Afaik, the official answer is that they are made of nothing because they are fundamental. That's how scientists say "we don't know". But when a fridge magnet sticks to a fridge, something holds it there and it's not nothing. It's not photons either. It's the magnetic field itself, the one that's made of "nothing". Photons are like waves in the magnetic field "water", but water isn't made of waves. Equations of magnetic field have a curious similarity with the flow of something in 4 dimensions (I mean that kaluza-klein theory), but nobody has managed to make that theory work yet, so there must be something else. Iirc, Einstein himself spent half of his life on this idea, but didn't succeed.
I think that’s a tricky question. In one sense, they aren’t made of anything since they are elementary fields. Meaning they don’t have constituent parts. But one could still argue that it’s relevant to say that they are of some kind of substance in a sense. The nature of that substance is the domain of Theories of Everything and some argue that the discussion becomes either purely mathematical or somewhat philosophical in nature, more so than a matter of physics anymore. For example, some argue that the fields are all made of math, so to speak, or likewise that their differences are like geometric variations on the same substrate.
They aren’t made of anything (other than numbers). Fields are currently the fundamental ontology. They are mathematical objects.
Fields aren't made of anything. When you feel static electricity, like when you rub a balloon against your hair, and your hair then stands up, that electric charge on the balloon and your hair is somehow being made evident across the space between the hair and the balloon. That communication of force electric charge happens over the electric (really, electromagnetic) field. It happens across air and vacuum alike. Nothing need be between the charged objects and yet the charge will be "felt" by them. That "field" is just the numeric electric charge felt at each point in space, for all points in space. It's just field strength -- a bunch of scalar values, one for every point in in space. We call that a field, but it's not an object made of stuff, just a mathematical object.

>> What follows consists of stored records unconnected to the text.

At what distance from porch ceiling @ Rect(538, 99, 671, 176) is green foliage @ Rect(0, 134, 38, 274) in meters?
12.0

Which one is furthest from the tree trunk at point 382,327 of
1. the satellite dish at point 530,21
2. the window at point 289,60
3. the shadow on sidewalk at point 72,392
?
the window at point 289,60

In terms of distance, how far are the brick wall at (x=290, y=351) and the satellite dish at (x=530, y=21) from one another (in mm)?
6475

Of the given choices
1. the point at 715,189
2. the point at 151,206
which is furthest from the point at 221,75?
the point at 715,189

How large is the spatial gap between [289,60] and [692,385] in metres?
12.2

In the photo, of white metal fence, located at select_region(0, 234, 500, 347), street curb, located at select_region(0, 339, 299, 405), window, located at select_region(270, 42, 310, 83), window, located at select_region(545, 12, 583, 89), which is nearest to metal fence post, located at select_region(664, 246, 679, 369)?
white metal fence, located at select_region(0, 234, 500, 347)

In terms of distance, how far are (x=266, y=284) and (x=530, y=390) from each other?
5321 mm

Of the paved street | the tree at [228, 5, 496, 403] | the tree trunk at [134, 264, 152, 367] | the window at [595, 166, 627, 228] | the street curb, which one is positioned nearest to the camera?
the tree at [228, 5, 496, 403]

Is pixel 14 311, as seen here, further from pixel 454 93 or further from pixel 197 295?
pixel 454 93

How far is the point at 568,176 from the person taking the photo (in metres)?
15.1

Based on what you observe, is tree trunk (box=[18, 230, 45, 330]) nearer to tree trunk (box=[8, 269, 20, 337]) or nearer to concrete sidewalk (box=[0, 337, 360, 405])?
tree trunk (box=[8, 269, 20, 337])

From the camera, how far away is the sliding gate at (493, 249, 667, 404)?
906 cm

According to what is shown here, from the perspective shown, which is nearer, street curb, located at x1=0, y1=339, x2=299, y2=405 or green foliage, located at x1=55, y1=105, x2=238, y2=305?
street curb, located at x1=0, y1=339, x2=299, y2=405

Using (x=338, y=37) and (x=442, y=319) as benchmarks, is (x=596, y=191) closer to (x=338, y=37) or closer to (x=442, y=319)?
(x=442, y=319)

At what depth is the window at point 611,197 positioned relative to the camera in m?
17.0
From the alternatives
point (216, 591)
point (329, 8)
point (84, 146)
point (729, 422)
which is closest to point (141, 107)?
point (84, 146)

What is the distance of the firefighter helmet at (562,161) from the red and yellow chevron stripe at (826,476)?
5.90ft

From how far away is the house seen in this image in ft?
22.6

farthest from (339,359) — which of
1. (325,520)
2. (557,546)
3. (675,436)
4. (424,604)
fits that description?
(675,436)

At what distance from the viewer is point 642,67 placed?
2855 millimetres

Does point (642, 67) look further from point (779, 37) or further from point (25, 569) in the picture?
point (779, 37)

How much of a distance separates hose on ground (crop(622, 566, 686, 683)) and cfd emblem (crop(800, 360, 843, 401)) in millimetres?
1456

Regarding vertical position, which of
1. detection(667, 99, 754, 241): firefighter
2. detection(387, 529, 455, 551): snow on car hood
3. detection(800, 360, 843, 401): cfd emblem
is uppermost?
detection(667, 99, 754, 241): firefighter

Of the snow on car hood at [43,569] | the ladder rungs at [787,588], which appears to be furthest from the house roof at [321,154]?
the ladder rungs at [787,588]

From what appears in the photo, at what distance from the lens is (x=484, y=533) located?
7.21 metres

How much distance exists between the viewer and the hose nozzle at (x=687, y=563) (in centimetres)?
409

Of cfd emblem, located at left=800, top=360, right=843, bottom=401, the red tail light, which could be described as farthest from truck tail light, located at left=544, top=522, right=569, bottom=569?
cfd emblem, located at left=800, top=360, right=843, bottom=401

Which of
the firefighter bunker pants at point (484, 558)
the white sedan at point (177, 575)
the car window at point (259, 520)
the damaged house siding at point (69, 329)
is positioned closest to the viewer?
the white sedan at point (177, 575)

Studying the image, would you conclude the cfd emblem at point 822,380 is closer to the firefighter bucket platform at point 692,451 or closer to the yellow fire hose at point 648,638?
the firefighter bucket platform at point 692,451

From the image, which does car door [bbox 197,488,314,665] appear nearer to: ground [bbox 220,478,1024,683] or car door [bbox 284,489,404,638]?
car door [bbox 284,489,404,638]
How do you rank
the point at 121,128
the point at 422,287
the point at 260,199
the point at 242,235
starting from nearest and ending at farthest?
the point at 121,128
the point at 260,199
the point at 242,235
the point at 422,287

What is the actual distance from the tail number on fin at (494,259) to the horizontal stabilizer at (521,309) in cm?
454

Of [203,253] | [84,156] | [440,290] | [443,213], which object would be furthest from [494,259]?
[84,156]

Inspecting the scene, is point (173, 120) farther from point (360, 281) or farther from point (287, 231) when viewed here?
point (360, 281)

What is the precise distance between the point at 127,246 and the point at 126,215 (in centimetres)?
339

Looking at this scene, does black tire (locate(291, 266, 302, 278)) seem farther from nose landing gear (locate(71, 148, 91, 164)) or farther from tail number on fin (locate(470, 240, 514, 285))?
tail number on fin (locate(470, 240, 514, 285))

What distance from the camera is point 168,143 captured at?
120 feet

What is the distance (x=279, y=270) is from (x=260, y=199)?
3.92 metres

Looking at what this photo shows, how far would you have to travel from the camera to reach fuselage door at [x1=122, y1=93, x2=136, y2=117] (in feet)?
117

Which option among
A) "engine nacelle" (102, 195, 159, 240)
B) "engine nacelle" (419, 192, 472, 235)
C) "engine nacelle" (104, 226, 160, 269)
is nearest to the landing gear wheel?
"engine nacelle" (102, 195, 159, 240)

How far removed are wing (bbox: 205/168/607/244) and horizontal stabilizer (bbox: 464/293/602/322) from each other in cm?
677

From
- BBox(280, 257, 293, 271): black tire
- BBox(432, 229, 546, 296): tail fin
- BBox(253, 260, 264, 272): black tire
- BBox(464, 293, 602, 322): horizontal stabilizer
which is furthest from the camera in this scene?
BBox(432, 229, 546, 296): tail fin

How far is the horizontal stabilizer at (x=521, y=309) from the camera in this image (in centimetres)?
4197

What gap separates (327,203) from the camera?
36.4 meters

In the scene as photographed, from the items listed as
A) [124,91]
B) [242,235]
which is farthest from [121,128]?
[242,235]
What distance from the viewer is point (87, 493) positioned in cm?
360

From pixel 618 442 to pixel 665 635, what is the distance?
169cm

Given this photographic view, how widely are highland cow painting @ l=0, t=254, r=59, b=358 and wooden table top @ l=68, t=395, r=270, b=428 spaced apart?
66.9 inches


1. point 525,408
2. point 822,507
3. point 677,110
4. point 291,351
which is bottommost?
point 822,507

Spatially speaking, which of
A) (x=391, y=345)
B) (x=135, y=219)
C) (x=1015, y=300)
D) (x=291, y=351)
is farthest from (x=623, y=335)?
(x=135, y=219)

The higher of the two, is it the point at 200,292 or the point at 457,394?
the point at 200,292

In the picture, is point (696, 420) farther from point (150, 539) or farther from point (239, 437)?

I always thought the fields are just the mathematical representation of the respective force carrier particles travelling through space. Such particles (the photon is certainly the most relevant for us) are having such a big size due to their statistical nature that the fill space even though their own size when probed is tiny.
Particles don't actually exist, however. They're excitations in various fields. A proton, for example, is actually a sea of three quarks of different "colors" that continually exchange energy (and only have potential positions) via gluons, and those quarks and gluons themselves aren't particles, but excitations in fields
So we have a duality of fields and particles. Likely it doesn't make sense to give one representation precedence over the other.
QFT doesn't have a duality of particles and waves, it explains both as excitations in underlying fields. So even the particle in a double slit experiment is just the collapsed wave function, but we experience it as a particle. So precedence in this case is that QFT is the underlying explanation.
Yeah did everything forget about the double slit experiment? Why are fields any more real than particles? Is the updated science now resolved on wave particle duality then?
It's more like, particles are how we experience collapsed wave functions, and both are manifestations of excitations in the underlying quantum field.
Last I checked the theory of wave function collapse is still unresolved, with competing explanations. We don't know the answer and should not talk like we pretend we do. Unless you are personally one of those scientists or researchers endorsing one such theory, and even then you have to be clean and transparent and admit the matter is not settled by consensus yet.